Endomicroscopy in the Pancreaticobiliary Tree


The concept of confocal microscopy was first patented in 1957. Since then, this technology has been used with much success in the laboratory, and more recently this has translated into use in various clinical settings, first described in the field of gastroenterology in 2004 for diagnosing colorectal lesions.

Confocal laser endomicroscopy (CLE) combines the principles of confocal laser microscopy with the endoscope to allow high-resolution images of the gastrointestinal (GI) tract mucosa in real time. In essence, a low-power laser is shot through a pinhole and lens onto the tissue of interest at a certain depth. Only the light reflected back through the same lens and pinhole is detected by the collection system, which is on the same plane as the laser—thus the term “confocal.” Any scattered or unfocused reflected light is excluded from detection, leading to great spatial resolution at the plane of interest. Combined with a flexible endoscope, in vivo “optical biopsies” of the GI mucosa at the cellular level are made possible.

Confocal Laser Endomicroscopy

Although two confocal microscopy imaging systems exist, fluorescence and reflectance, the former is used primarily during GI endoscopy. With fluorescence, intravenous and topical contrast agents are used to highlight different structures. Intravenous fluorescein courses along the vasculature to highlight the extracellular matrix and lamina propria of the surface epithelium, allowing the differentiation of normal and abnormal structures. Topical agents such as acriflavine and cresyl violet achieve nuclear staining but are less popular in the West. In the reflectance type, no contrast agent is required, but it provides limited architectural analysis.

Intravenous fluorescein is the most commonly used contrast agent for CLE, with the most common dose being 2.5 to 5 mL of 10% sodium fluorescein. Becker et al. reported an optimal window ranging from 0 to 8 minutes after injection for viewing the time-dependent CLE imaging, with interpretable images lasting up to 30 minutes. Topical contrast involves removing the mucin layer with N -acetylcysteine or acetic acid, flushing with water, and using a spraying catheter to apply the agent. However, this nuclear staining has raised concerns for DNA damage and is not currently FDA-approved.
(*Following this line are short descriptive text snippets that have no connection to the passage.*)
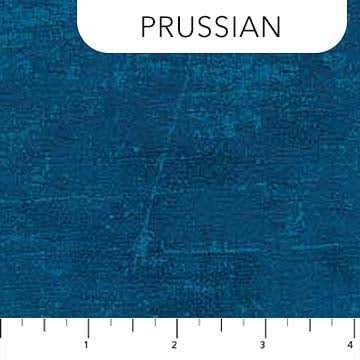 Canvas - Prussian - PER 1/4 YARD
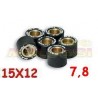 KIT RULLI MALOSSI D.15X12 GRAMMI 7,8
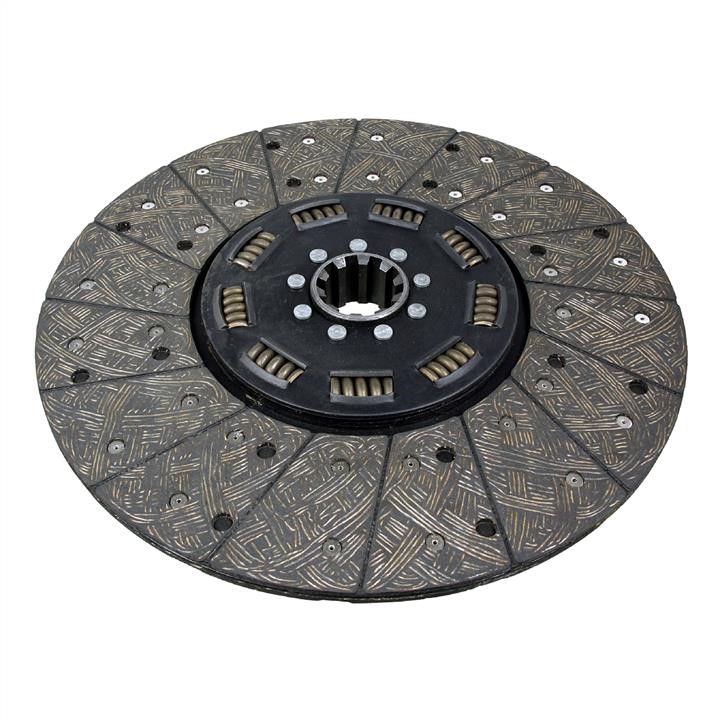 Clutch plate Volvo: 105014 febi Clutch disc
Two endoscopic modalities exist. Probe-based CLE (pCLE) uses a separate probe requiring an accessory channel, needle, or catheter, whereas endoscope-based CLE (eCLE) uses endoscopes with already-integrated CLE systems. Specifically, the pCLE system comprises a fiberoptic bundle with an integrated distal lens that is connected to a laser-scanning unit. Depending on the manufacturer, the required diameter of the accessory channel (0.9 to 2.8 mm), reusability of the probe (10 to 20 examinations), depth of imaging (40 to 70 µm), and resolution (1 to 3.5 µm) differ. The eCLE is too large for pancreaticobiliary imaging and is no longer commercially available, so with the focus of this chapter in mind, any mention of CLE going forward will refer to pCLE.